Но сначала она разделась, поспешно побросала все на пол и на свою кровать. Горничная с маслистым лицом бродила как сонная муха.
Она дала на нее окрик:
– Положи капот и ступай!.. Ты мне надоела, Феня!
Спальня была угловая комната в четыре окна. Два из них выходили на палисадник. Дом - деревянный, новый, с крылечком - стоял на спуске в котловину, с тихой улицей по дороге к кладбищу.
Большая тишина обволакивала его ночью. Изредка трещотка ночного сторожа засвербит справа, и звук надоедливо простоит в воздухе с минуту, и потом опять мертвая тишина. Даже гул пароходных свистков не доходит до них.
Когда Серафима надела капот - голубой с кружевом, еще из своего приданого - и подошла к трюмо, чтобы распустить косу, она, при свете одной свечи, стоявшей на ночном столике между двумя кроватями, глядела на отражение спальни в зеркале и на свою светлую, рослую фигуру, с обнаженной шеей и полуоткрытыми руками.
В этой спальне прошла ее замужняя жизнь. Все в ней было ее, данное за ней из родительского дома. Обе ореховые кровати, купленные на ярмарке в Нижнем у московского мебельщика Соловьева с "Устретенки", как произносила ее мать; вот это трюмо оттуда же; ковер, кисейные шторы, отделка мебели из "морозовского" кретона, с восточными разводами... И два золоченых стульчика в углу около пялец... К пяльцам она не присаживалась с тех пор, как вышла замуж.

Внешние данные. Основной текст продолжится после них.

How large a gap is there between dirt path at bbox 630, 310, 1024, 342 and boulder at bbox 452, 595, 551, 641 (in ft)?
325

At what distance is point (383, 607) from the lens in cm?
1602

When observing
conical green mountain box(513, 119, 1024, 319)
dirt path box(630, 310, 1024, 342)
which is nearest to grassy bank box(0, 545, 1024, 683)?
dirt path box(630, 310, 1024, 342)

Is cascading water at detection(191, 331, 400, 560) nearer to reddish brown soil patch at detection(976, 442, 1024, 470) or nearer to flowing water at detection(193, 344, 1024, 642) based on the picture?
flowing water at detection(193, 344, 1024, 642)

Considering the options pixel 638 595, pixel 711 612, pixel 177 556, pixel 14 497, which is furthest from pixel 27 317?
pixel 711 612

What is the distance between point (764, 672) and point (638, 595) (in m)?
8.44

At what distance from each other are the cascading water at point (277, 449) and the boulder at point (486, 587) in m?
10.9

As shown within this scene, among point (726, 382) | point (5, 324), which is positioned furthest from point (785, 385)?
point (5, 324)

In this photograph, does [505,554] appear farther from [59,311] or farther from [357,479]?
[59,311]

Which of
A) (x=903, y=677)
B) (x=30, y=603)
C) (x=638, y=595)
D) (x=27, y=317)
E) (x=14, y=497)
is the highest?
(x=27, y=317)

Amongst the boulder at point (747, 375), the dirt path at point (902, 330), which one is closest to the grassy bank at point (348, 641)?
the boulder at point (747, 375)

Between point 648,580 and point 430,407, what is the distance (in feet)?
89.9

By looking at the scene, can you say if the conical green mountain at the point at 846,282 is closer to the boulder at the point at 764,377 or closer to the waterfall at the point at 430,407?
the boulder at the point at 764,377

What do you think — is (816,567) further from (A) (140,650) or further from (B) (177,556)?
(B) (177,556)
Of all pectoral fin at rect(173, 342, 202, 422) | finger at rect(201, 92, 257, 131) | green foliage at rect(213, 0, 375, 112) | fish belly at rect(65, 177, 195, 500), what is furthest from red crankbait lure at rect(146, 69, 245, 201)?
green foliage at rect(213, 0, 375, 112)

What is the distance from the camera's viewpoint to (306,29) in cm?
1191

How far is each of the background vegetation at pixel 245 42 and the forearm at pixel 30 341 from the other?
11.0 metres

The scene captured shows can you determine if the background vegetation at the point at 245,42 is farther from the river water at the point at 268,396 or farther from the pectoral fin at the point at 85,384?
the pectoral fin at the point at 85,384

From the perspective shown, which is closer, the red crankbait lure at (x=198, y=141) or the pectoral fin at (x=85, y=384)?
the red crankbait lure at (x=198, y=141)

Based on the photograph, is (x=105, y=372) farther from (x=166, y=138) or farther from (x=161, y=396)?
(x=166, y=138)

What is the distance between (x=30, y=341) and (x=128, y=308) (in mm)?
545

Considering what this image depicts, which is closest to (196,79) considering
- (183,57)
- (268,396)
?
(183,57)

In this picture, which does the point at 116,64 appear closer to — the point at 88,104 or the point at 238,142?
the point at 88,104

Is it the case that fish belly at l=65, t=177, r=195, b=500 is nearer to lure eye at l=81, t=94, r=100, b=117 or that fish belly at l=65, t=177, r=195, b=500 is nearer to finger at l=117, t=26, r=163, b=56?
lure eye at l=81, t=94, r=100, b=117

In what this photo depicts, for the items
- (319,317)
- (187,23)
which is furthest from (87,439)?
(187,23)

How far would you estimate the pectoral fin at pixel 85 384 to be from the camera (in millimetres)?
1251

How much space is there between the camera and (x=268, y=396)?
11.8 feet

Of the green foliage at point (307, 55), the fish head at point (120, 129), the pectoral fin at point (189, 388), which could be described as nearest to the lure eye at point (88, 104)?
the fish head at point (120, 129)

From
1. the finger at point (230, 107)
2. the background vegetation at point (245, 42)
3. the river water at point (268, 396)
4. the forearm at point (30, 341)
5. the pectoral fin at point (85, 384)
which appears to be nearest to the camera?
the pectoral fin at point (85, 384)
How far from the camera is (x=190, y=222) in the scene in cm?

Тут, в этом супружеском покое, она стала умнеть. С каждым месяцем обнажалась перед ней личность ее "благоверного". Не долго тщеславие брало в ней верх над способностью оценки. Да и не очень-то она преклонялась, даже когда выскочила за него замуж, пред его "белой костью". Мужчины по теперешним временам все равны перед неглупой и красивой молодой женщиной. Не то что она - все-таки дочь почтенных людей, по местному купечеству, гимназистка с медалью, - какая-нибудь дрянь, потаскушка, глядишь, влюбит в себя первого в городе богача или человека в чинах, дворянина с титулом и помыкает им, как собачонкой. Мало разве она знает таких историй?

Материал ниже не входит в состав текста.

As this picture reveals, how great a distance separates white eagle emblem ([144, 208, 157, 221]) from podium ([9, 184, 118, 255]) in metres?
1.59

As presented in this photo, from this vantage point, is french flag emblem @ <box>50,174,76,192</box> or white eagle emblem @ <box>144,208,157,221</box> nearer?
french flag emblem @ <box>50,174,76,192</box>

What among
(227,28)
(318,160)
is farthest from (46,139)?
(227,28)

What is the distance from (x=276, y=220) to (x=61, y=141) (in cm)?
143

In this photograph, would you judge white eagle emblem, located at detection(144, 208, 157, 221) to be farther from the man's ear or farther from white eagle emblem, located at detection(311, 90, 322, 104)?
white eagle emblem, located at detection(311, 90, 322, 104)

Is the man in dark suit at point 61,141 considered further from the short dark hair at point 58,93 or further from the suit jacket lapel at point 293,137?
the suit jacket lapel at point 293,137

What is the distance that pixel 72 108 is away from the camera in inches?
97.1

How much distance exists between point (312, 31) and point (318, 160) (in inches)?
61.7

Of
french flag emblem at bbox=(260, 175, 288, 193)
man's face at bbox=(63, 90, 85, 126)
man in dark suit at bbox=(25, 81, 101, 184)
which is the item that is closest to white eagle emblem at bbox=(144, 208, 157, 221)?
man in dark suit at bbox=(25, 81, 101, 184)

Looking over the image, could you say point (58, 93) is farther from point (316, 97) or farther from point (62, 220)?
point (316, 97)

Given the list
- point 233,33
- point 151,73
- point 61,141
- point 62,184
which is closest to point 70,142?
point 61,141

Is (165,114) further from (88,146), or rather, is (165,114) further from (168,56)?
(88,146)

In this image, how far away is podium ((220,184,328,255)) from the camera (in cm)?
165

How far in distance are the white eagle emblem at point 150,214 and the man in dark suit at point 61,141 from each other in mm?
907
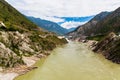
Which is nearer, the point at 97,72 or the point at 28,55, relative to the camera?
the point at 97,72

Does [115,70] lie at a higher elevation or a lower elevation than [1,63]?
lower

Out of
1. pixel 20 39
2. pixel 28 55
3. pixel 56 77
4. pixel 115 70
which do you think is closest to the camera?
pixel 56 77

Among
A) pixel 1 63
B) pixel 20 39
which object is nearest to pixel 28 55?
pixel 20 39

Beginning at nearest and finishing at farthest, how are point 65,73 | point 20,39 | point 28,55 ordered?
point 65,73 < point 28,55 < point 20,39

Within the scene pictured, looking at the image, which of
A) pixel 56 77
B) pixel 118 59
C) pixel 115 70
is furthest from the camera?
pixel 118 59

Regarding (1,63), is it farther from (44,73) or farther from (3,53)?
(44,73)

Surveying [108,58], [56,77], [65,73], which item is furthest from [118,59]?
[56,77]

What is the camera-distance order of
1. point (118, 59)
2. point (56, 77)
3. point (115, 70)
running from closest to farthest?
point (56, 77), point (115, 70), point (118, 59)

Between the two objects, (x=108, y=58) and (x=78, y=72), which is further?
(x=108, y=58)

И ничего-то в ее жизни с Севером Львовичем не было душевного, такого, что ее делало бы чище, строже к себе, добрее к людям, что закрепляло бы в сердце связь с человеком, если не страстно любимым, то хотя с таким, которого считаешь выше себя.
Она стала портиться. В девушках у нее были порывы, всякие благородные мысли, жалость, способность откликаться на горе, на беду. И было время - она втайне завидовала этой самой Калерии. И ее днями влекло куда-нибудь, где есть большое дело, на которое стоит положить всю себя, коли нужно, и пострадать.

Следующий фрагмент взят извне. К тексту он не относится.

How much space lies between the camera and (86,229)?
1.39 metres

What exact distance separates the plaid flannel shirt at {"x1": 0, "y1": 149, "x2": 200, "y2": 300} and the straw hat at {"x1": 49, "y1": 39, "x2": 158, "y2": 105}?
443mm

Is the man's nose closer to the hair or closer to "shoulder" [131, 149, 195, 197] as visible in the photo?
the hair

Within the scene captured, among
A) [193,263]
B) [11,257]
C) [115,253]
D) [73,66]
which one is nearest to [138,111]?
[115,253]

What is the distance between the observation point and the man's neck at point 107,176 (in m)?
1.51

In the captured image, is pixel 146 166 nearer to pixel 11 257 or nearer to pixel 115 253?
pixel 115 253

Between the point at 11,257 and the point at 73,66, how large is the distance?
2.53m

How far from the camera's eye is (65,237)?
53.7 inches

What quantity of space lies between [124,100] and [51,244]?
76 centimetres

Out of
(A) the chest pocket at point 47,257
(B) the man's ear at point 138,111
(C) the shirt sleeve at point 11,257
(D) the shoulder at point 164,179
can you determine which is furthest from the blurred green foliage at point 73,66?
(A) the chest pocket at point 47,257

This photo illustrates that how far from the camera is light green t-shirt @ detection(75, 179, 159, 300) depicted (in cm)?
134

С мужем все это выело у нее, ровно червяк какой сточил. Не полюби она Васи - что бы из нее вышло?
"Гулящая
Со свечой в руках прошлась она потом вдоль всех трех комнат, узковатой столовой и гостиной, такой же угловой, как спальня, но больше на целое окно.
Не жаль ей этого домика, хотя в нем, благодаря ее присмотру, все еще свежо и нарядно. Опрятность принесла она с собою из родительского дома. В кабинете у мужа, по ту сторону передней, только слава, что "шикарно", - подумала она ходячим словом их губернского города, а ни к чему прикоснуться нельзя: пыль, все кое-как поставлено и положено. Но Север Львович не терпит, чтобы перетирали его вещи, дотрагивались до них... Он называет это: "разночинская чистоплотность".
Нет, не жаль ей ничего в этом домике. Жаль одного только - годов, проведенных без любви, в постылом сожительстве.
"Хуже всякой адвокатской содержанки!" - гневно подумала она, поставила свечу на пианино, подняла крышку и несколько раз прошлась по гостиной взад и вперед. "Разумеется, хуже содержанки!" - повторила она. Содержанку любят для нее самой, тратятся на нее, хоть и не уважают ее, зато из-за нее обманывают жен, попадают часто в уголовщину, режутся, отравляются... А она?.. Только и есть утешение, что Север Львович не завелся еще никем на стороне. Оттого, конечно, что у него, как у игрока, все другие страсти выело. Да и случая не представлялось. Его никто не любит; он везде держит себя чванно, с язвой, все как-то ежится, когда разговаривает с губернскими дамами, всем своим тоном показывает, что он - настоящий барин, правовед, сенаторский сын и принужден жить в трущобе, среди разночинцев и их самок - его любимое слово. И какая в этом сладость, что он ее ни на кого не променял, даже если б она и любила его?.. Она до сих пор ему не противна. Есть у него дома женщина, ничего ему не ст/оит, ее деньги все ушли на него же. Шутка! Без малого тридцать тысяч!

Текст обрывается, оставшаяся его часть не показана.